*** TRECHO SELECIONADO

Brasília - Entre fevereiro de 2023 e junho deste ano, o Banco Nacional de Desenvolvimento Econômico e Social (BNDES) e agentes financeiros parceiros vetaram R$ 839 milhões de créditos a projetos que apresentaram algum risco de impacto ambiental.

As cifras são citadas por Maria Fernanda Coelho, presidente da Associação Brasileira de Desenvolvimento (ABDE), como exemplo da necessidade de vincular investimentos a projetos sustentáveis no País.

“É algo que precisa ser avaliado em todos os momentos, em todos os projetos”, diz Coelho, em entrevista ao NeoFeed. “A COP reforça o vínculo entre investimentos e projetos sustentáveis.”

A ABDE se prepara para apresentar uma série de painéis na COP 30, em Belém, em novembro deste ano. Coelho, que também é diretora de crédito digital do BNDES e ex-presidente da Caixa Econômica Federal, explica quais os mecanismos e a importância de avaliar os investimentos em projetos sustentáveis.

Ao todo, em 30 meses, o BNDES recebeu 358,9 mil solicitações, sendo que 7,2 mil receberam alertas de impactos e 3,1 mil foram efetivamente negadas depois da análise completa.

“O sistema de fomento deve estar envolvido no enfrentamento aos impactos, até porque nas tragédias ambientais esse sistema é o primeiro a ser demandado na reconstrução”, diz ela ao lembrar das enchentes no Rio Grande do Sul no ano passado e os desastres de Mariana e Brumadinho.

******
*** SEÇÃO DE DADOS

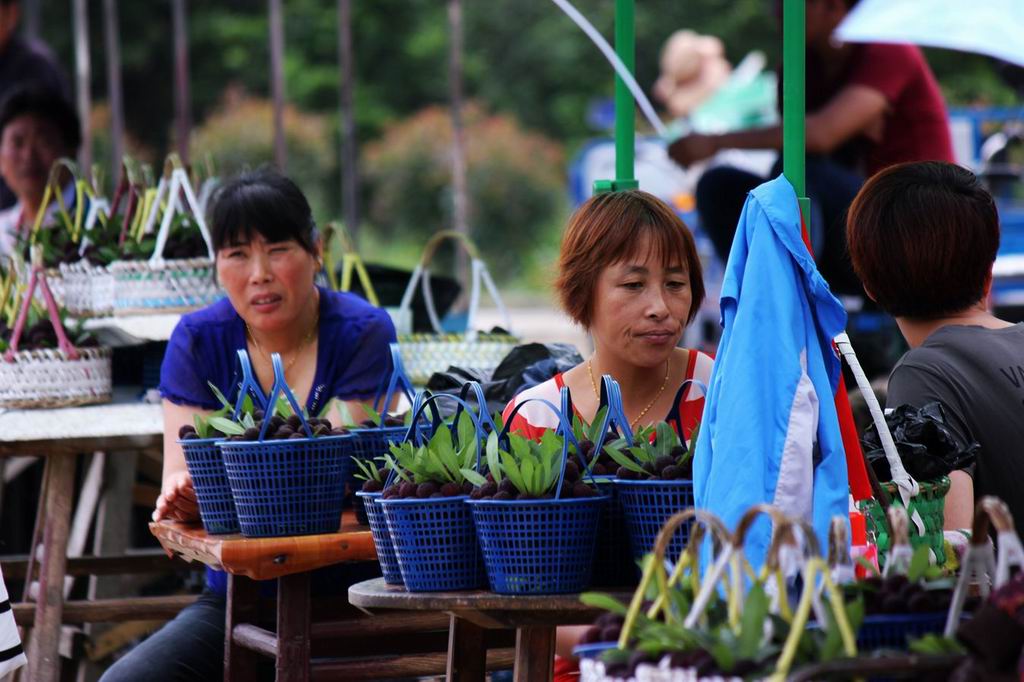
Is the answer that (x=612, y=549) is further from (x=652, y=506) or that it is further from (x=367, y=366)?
(x=367, y=366)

******

* PEDIDO *
Imprima, sem alterar nada, a passagem do texto sobre os créditos vetados pelo BNDES que vai de "Ao todo, em" até "Mariana e Brumadinho.".

* SAÍDA COMPLETA *
Ao todo, em 30 meses, o BNDES recebeu 358,9 mil solicitações, sendo que 7,2 mil receberam alertas de impactos e 3,1 mil foram efetivamente negadas depois da análise completa.

“O sistema de fomento deve estar envolvido no enfrentamento aos impactos, até porque nas tragédias ambientais esse sistema é o primeiro a ser demandado na reconstrução”, diz ela ao lembrar das enchentes no Rio Grande do Sul no ano passado e os desastres de Mariana e Brumadinho.